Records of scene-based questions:
-- Start --

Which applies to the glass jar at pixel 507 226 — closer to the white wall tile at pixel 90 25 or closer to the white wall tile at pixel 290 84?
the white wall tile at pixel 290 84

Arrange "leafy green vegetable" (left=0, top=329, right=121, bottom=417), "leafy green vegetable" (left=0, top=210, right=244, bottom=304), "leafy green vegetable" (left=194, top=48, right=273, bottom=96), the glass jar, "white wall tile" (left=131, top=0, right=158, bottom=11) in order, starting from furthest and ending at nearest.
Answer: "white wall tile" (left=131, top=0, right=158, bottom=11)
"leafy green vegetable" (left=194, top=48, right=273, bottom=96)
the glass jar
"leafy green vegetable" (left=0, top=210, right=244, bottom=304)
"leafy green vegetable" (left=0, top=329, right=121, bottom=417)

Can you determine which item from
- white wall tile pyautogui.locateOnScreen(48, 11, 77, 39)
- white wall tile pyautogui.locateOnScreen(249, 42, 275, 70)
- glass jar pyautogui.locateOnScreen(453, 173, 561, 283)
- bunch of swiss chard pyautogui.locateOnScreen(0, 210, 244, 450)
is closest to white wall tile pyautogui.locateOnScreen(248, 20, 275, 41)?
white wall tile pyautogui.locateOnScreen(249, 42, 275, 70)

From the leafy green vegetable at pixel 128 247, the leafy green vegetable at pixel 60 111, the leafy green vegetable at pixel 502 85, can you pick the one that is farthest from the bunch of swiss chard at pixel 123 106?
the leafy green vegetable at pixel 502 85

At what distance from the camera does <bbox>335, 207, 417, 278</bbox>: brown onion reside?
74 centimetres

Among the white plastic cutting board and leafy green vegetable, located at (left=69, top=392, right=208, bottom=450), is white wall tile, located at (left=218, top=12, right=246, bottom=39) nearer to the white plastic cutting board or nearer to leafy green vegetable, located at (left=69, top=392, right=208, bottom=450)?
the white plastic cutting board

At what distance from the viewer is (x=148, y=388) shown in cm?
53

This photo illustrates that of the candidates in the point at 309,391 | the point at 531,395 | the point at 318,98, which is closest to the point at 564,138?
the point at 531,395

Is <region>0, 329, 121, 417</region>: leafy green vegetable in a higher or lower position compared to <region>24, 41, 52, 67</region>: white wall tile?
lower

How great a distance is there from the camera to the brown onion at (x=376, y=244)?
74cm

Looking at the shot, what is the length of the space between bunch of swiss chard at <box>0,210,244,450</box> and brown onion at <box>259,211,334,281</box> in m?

-- End --

### WHAT TO WORK ON
Please return all of the items above, copied verbatim from first to last.

### EXERCISE ANSWER
Which applies to the glass jar at pixel 507 226 — closer to the white wall tile at pixel 90 25 or closer to the white wall tile at pixel 290 84?
the white wall tile at pixel 290 84

Arrange "leafy green vegetable" (left=0, top=329, right=121, bottom=417), "leafy green vegetable" (left=0, top=210, right=244, bottom=304), "leafy green vegetable" (left=194, top=48, right=273, bottom=96), the glass jar, "white wall tile" (left=131, top=0, right=158, bottom=11) in order, starting from furthest and ending at nearest.
Answer: "white wall tile" (left=131, top=0, right=158, bottom=11)
"leafy green vegetable" (left=194, top=48, right=273, bottom=96)
the glass jar
"leafy green vegetable" (left=0, top=210, right=244, bottom=304)
"leafy green vegetable" (left=0, top=329, right=121, bottom=417)

Can you determine which item from
- white wall tile pyautogui.locateOnScreen(48, 11, 77, 39)
- white wall tile pyautogui.locateOnScreen(249, 42, 275, 70)
- glass jar pyautogui.locateOnScreen(453, 173, 561, 283)
- bunch of swiss chard pyautogui.locateOnScreen(0, 210, 244, 450)
is closest to white wall tile pyautogui.locateOnScreen(248, 20, 275, 41)?
white wall tile pyautogui.locateOnScreen(249, 42, 275, 70)

From the leafy green vegetable at pixel 128 247, the leafy green vegetable at pixel 60 111, the leafy green vegetable at pixel 502 85, can you pick the one that is farthest from the bunch of swiss chard at pixel 123 106?
the leafy green vegetable at pixel 502 85

At what distance from the camera does <bbox>335, 207, 417, 278</bbox>: brown onion reside?
74 centimetres

Among the white plastic cutting board and leafy green vegetable, located at (left=69, top=392, right=208, bottom=450), is white wall tile, located at (left=218, top=12, right=246, bottom=39) nearer to the white plastic cutting board or nearer to leafy green vegetable, located at (left=69, top=392, right=208, bottom=450)?
the white plastic cutting board

At what distance from the viewer is (x=148, y=388) shown in cm?
53

This photo illustrates that of the candidates in the point at 309,391 | the point at 531,395 | the point at 318,98, which is closest to the point at 564,138?
the point at 531,395

Is <region>0, 329, 121, 417</region>: leafy green vegetable in a higher or lower position compared to <region>24, 41, 52, 67</region>: white wall tile?
lower

How great a distance is there from the camera to the brown onion at (x=376, y=244)?
74cm

Looking at the shot, what is the length of the space between bunch of swiss chard at <box>0,210,244,450</box> and brown onion at <box>259,211,334,281</box> in m?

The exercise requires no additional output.